Он боролся с самим собой, и другие эмоции прорвались наружу.
– Она стала какая-то непонятная, детектив! Отстраненная. Словно не от мира сего. Как будто забила на всё, чем была раньше.
– Она в шоке. Это вас удивляет?
– Посидев за решеткой, полагаю. Страх тюрьмы…
– Дело не только в тюрьме, мистер Шоур. Я уже вас и раньше предупреждала. Она подверглась насилию, а потом не выдержала и убила тех двоих, защищая свою собственную жизнь. Вы не подумали сказать ей, что всё понимаете? Что, может, на ее месте сделали бы то же самое?
Шоур нахмурился, и она поняла, что ничего такого он Ченнинг не говорил.
– Вы видели фотографии?
– Мне это не требуется, мистер Шоур. Я сама была там. Все на себе пережила.
– Ах да, конечно… Простите. В тот день…
– Она взяла что-нибудь с собой?
– Нет.

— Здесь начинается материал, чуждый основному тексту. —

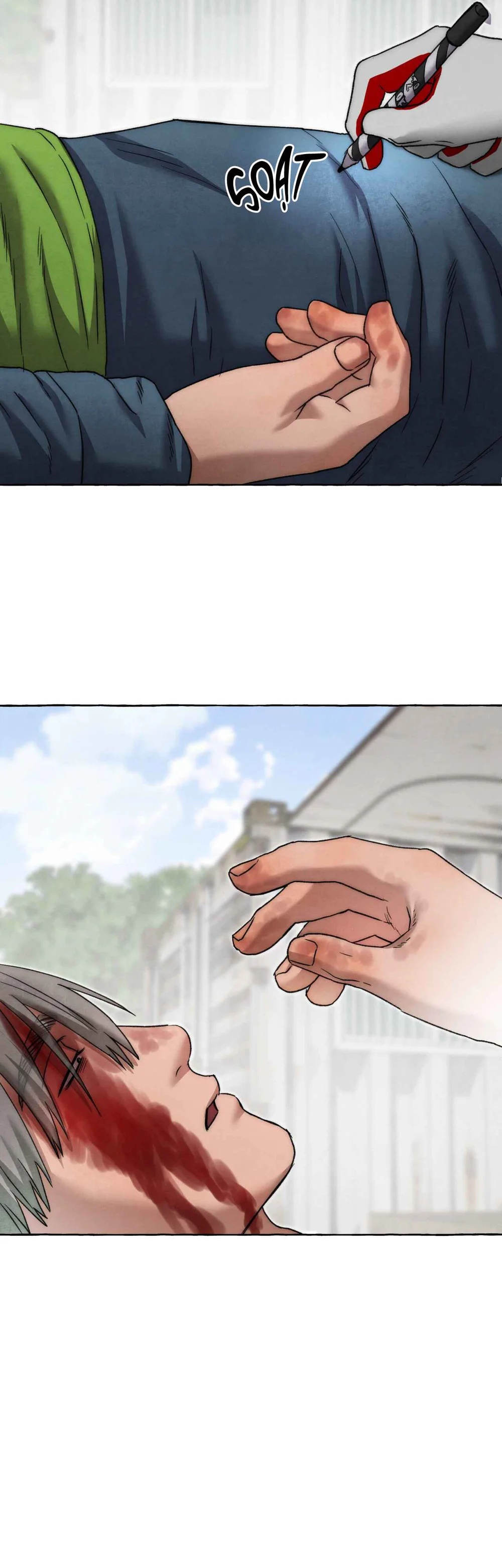 Đọc truyện NHỮNG CON CHÓ TRONG TÙ - Chapter 81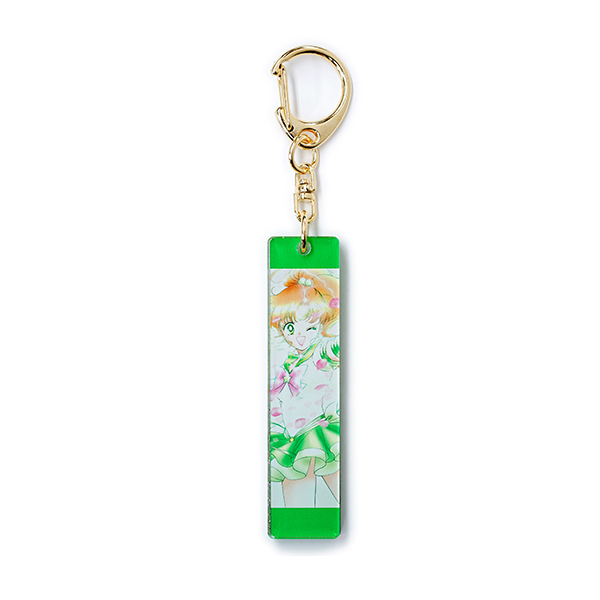 [Pre-order] "Pretty Guardian Sailor Moon" Official Store original acrylic stick keychain Eternal Sailor Jupiter (new cover version)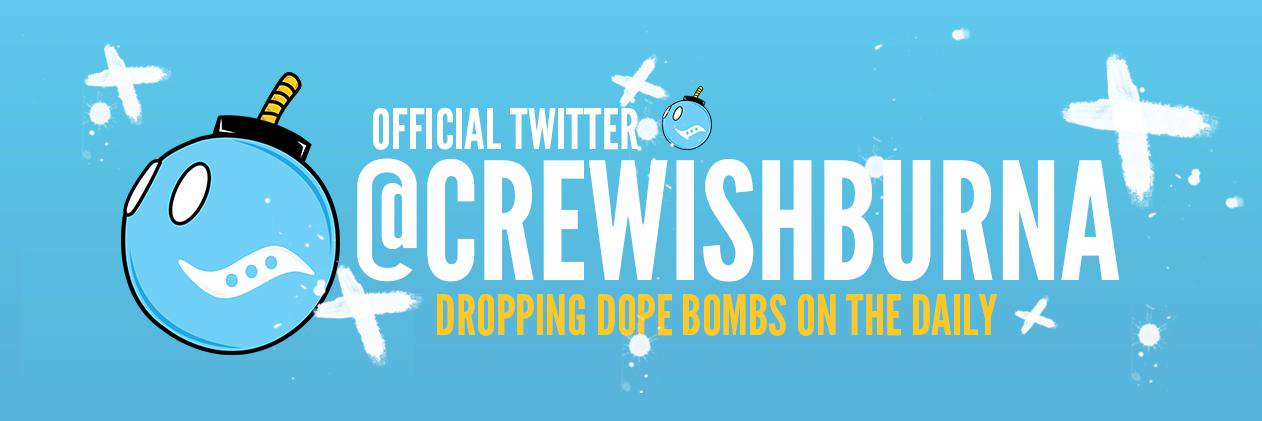 crewishburna's profile banner image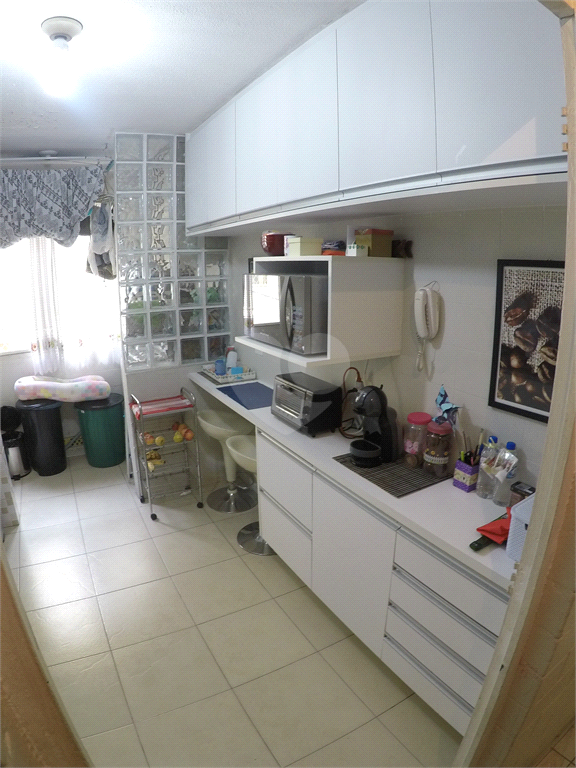 Venda Apartamento São Paulo Lauzane Paulista REO390228 2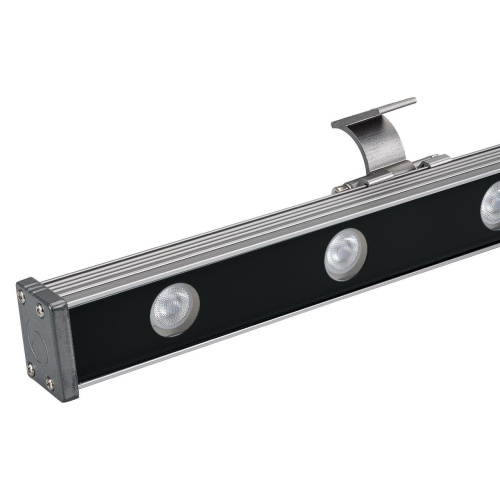 Линейный прожектор AR-LINE-1000-12W Warm3000 (GR, 30 deg, 230V) Arlight 024336(1) Линейный прожектор AR-LINE-1000-12W Warm3000 (GR, 30 deg, 230V) Arlight 024336(1)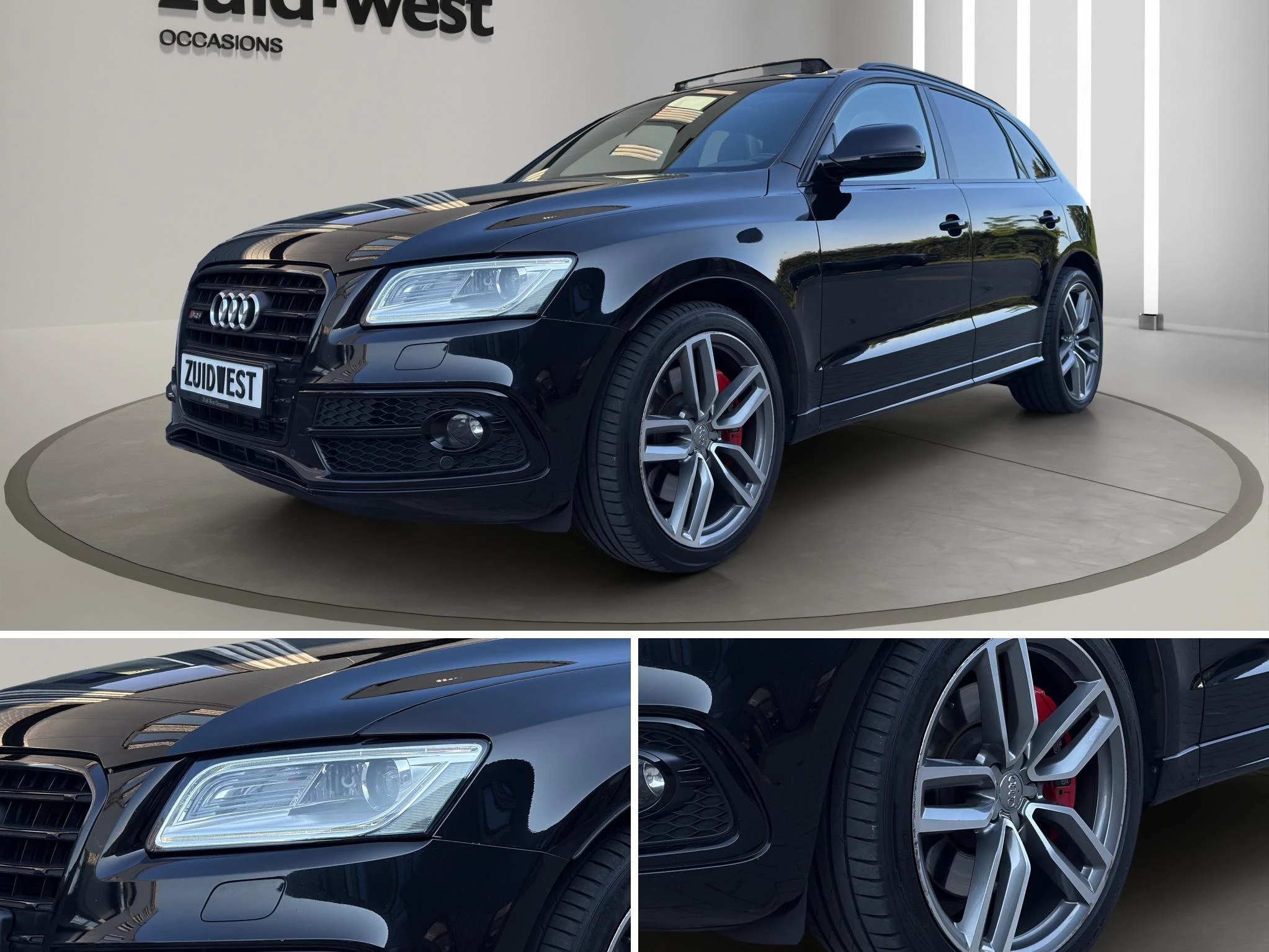 Hoofdafbeelding Audi Q5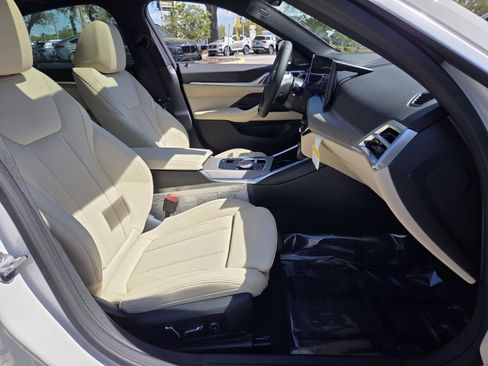 New 2026 BMW i4 eDrive40 w/ Premium Package RWD image 17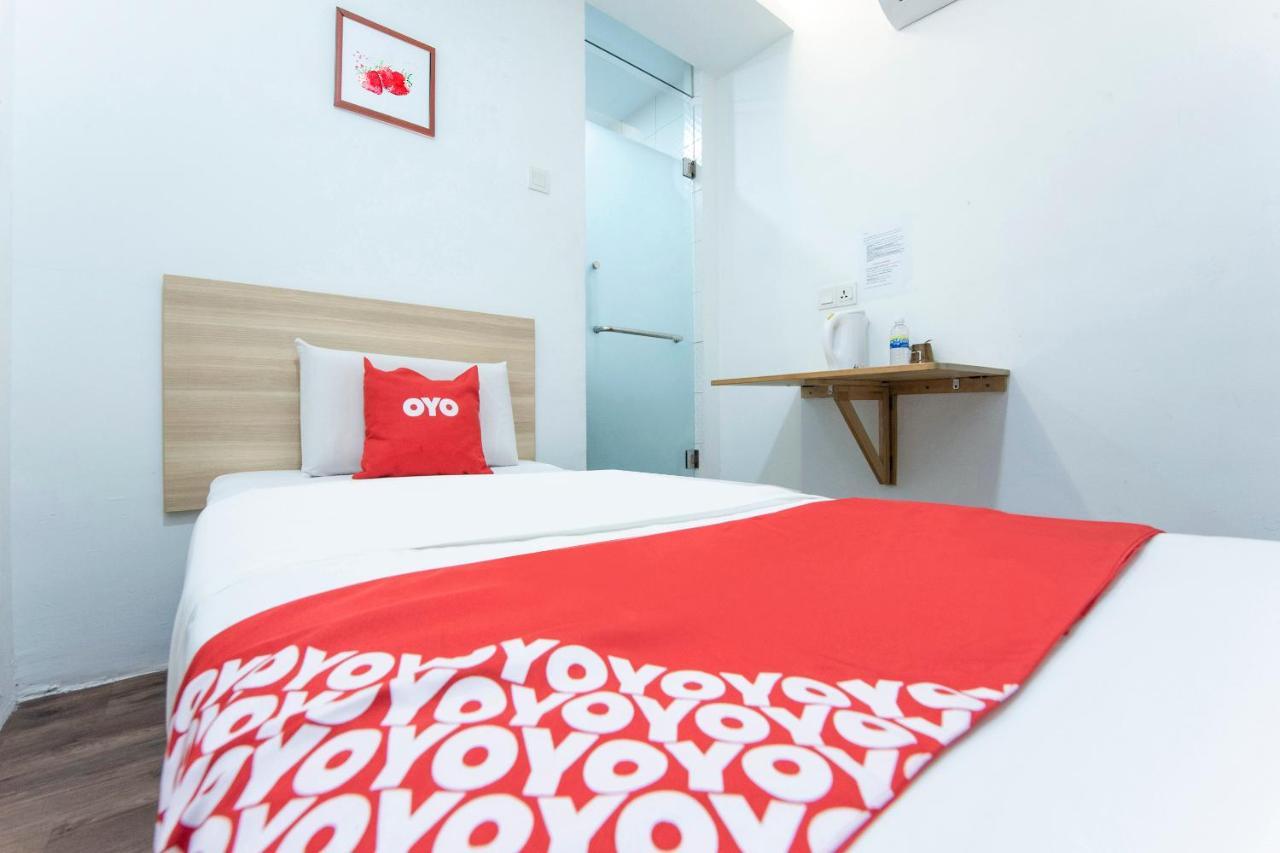 Oyo 90403 North City Hotel Johor Bahru Eksteriør billede
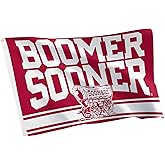 Desert Cactus University of Oklahoma UO Flag - 3 x 5 Feet Sooners Banner, Indoor/Outdoor Durable Fabric, 100% Polyester Design (Style H)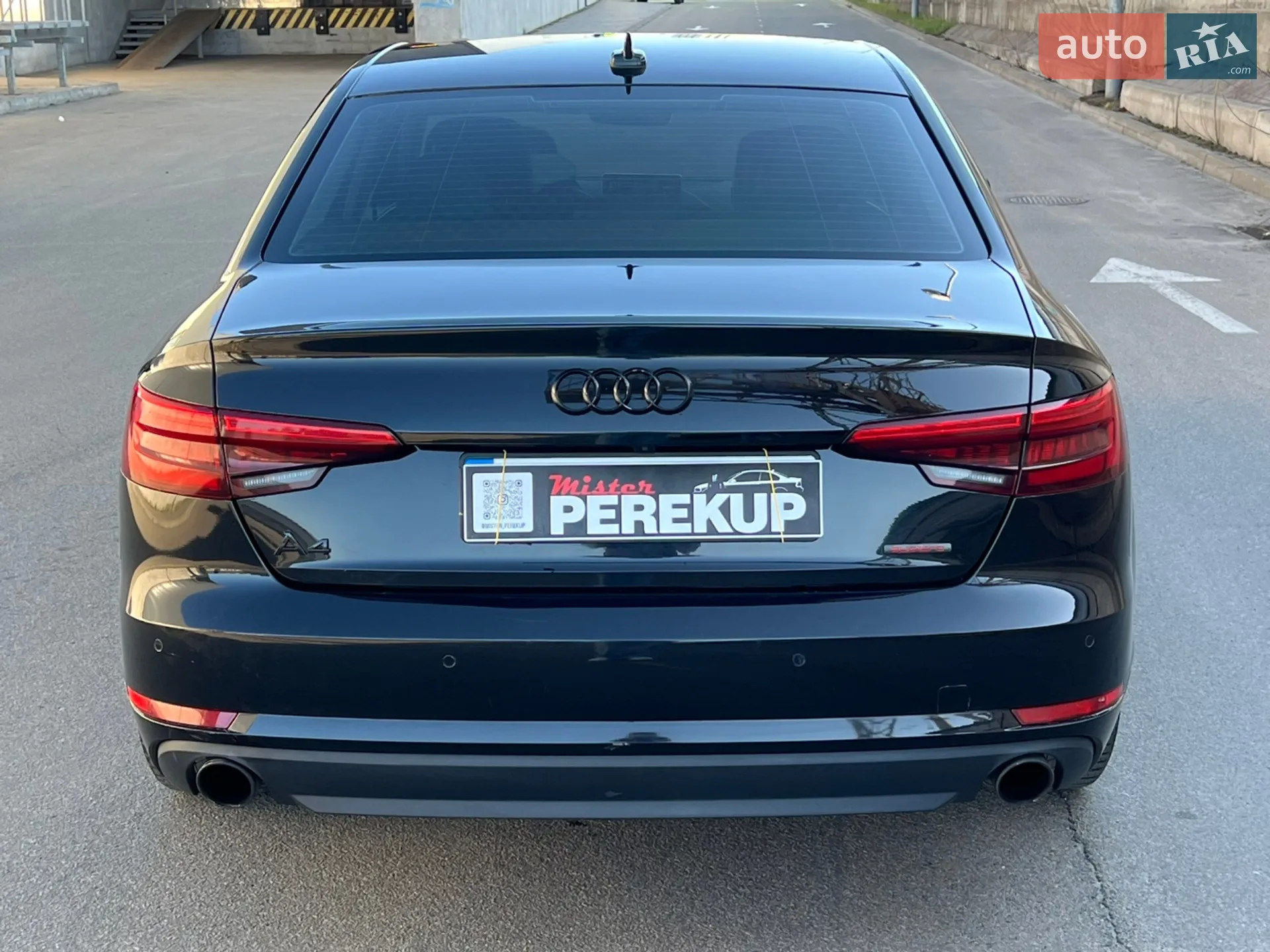 2017 Audi A4 - мініатюра 8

Вроде бы нет.
– Не оставила какую-нибудь записку?
– Только открытое окно.
Элизабет изучила окно девичьей комнаты, вспоминая свою собственную комнатку в детстве – как выбиралась тогда из нее через окно, спустившись по растущему под ним дереву.
– Она совершеннолетняя, мистер Шоур. Полиция не зарегистрирует ее исчезновение, пока она не будет отсутствовать более двадцати четырех часов. Если что, это скорее могут счесть побегом из-под залога, а значит, будут приняты меры, которые вам наверняка ни к чему.
– Да мне плевать! Я просто хочу, чтобы ее нашли.
Элизабет выдержала его взгляд и поняла, что он не требует, а умоляет.
– У вас есть какие-то мысли насчет того, куда она могла податься? Друзья, подруги? Какие-то определенные места? Что-то, что она держала в секрете или не хотела, чтобы вы об этом знали?
– Честно говоря, детектив, единственный человек или вещь, которые ее, похоже, заботят, – это вы сами.
Элизабет теперь все поняла, совершенно четко.